BEGIN Quoted passage
[A prospective study on smoking, quitting and mortality in a cohort of elderly in Xi'an, China].Zhonghua Liu Xing Bing Xue Za Zhi. 2002 Jun; 23(3):186-9.ZL
To prospective examine the relationship between smoking, quitting and mortality in older Chinese men by in Xi'an, China.
The design was a cohort analytic study. One thousand two hundred and sixty-eight retired male military veterans aged 60 or older were examined in 1987. At baseline, there were 388 never-smokers, 461 former smokers and 419 current smokers. Main outcome measure was all-cause and tobacco-associated mortality.
Through 1999, 299 had died, 943 were alive and 26 lost. The mean follow-up time was 11 years and total person-year of follow-up was 14 163. After adjusting for age, blood pressure, body mass index, total cholesterol, triglycerides, alcohol intake, exercise and existing diseases, using Cox proportional hazard regression model, the relative risks (95% confidence intervals) for ever-smoking, deaths resulting from all causes, chronic obstructive pulmonary disease (COPD), lung cancer and coronary heart disease (CHD) were 1.34 (1.02 - 1.76), 3.23 (0.95 - 10.91), 2.31 (0.95 - 5.61) and 1.60 (0.81 - 3.19) respectively. The risks increased significantly with increasing amount and duration of smoking. Compared with current smokers, former smokers had lower risks of total mortality (excess risk reduction of 56%) and from CHD death (93%), but had higher risks for COPD death (excess risk increased 174%).
Smoking is a major cause of death in older Chinese men and quitting can save lives. These results showing that higher risks of COPD death in former smokers with or without existing diagnosed COPD at baseline than those in current smokers could be explained by either the "healthy smoker effect" or the "ill quitter effect" or both. Early recognition of the significance of COPD symptoms followed by prompt quitting should be emphasized as strategies in the control of the growing tobacco epidemic.
END Quoted passage
BEGIN Given data
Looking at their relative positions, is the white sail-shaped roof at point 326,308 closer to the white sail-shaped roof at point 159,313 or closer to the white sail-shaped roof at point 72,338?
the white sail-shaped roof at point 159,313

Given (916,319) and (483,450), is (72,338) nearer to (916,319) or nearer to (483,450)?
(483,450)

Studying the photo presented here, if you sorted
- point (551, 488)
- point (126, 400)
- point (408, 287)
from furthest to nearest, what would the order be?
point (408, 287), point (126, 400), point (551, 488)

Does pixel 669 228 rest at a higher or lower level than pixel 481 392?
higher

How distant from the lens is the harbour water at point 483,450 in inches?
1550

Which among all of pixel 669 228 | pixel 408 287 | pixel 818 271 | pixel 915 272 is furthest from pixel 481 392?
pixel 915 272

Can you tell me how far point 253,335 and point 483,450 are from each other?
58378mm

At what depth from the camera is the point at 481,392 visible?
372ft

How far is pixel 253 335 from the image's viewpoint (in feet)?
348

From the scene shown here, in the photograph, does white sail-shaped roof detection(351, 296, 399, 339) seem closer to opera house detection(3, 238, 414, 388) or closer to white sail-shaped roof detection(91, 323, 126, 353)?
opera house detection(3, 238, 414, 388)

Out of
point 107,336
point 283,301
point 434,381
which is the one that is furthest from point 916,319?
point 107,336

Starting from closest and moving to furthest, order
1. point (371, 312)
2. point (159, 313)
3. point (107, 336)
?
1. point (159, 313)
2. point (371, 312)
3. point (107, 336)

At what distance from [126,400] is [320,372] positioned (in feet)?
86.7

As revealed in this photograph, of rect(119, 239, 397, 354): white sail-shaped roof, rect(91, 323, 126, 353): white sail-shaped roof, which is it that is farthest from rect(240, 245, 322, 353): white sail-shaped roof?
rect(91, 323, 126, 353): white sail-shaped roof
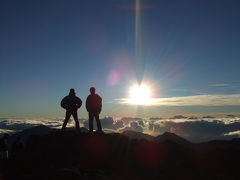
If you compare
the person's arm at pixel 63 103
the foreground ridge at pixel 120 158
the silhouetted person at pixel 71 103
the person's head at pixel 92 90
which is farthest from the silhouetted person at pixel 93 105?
the person's arm at pixel 63 103

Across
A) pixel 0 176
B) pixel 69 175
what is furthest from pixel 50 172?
pixel 0 176

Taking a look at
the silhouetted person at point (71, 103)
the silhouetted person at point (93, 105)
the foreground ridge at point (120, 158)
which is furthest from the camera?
the silhouetted person at point (93, 105)

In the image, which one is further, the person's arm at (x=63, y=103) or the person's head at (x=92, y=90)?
the person's head at (x=92, y=90)

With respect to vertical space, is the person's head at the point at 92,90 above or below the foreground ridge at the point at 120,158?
above

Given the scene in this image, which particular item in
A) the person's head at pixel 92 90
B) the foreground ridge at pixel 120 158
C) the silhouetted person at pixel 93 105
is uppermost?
the person's head at pixel 92 90

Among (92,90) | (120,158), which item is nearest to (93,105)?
(92,90)

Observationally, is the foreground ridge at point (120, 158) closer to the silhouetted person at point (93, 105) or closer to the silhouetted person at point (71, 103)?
the silhouetted person at point (93, 105)

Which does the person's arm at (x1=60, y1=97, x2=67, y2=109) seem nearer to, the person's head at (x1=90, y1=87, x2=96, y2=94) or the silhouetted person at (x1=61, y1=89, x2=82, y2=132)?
the silhouetted person at (x1=61, y1=89, x2=82, y2=132)

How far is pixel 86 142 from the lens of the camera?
97.3ft

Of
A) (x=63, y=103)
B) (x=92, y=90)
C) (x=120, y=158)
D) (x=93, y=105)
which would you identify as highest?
(x=92, y=90)

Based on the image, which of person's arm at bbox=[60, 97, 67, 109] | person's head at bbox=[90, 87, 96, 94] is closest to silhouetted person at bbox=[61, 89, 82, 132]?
person's arm at bbox=[60, 97, 67, 109]

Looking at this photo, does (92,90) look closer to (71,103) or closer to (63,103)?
(71,103)

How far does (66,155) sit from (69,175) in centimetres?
888

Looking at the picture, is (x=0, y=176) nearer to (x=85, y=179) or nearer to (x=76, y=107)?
(x=85, y=179)
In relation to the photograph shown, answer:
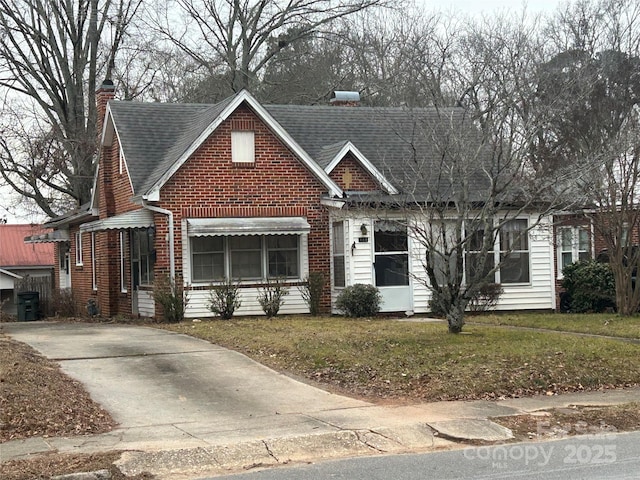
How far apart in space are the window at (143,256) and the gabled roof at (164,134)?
END Given data
Reproduce the part of the smoking and mortality abstract above starting with "The design was" and going on through "and tobacco-associated mortality.".

The design was a cohort analytic study. One thousand two hundred and sixty-eight retired male military veterans aged 60 or older were examined in 1987. At baseline, there were 388 never-smokers, 461 former smokers and 419 current smokers. Main outcome measure was all-cause and tobacco-associated mortality.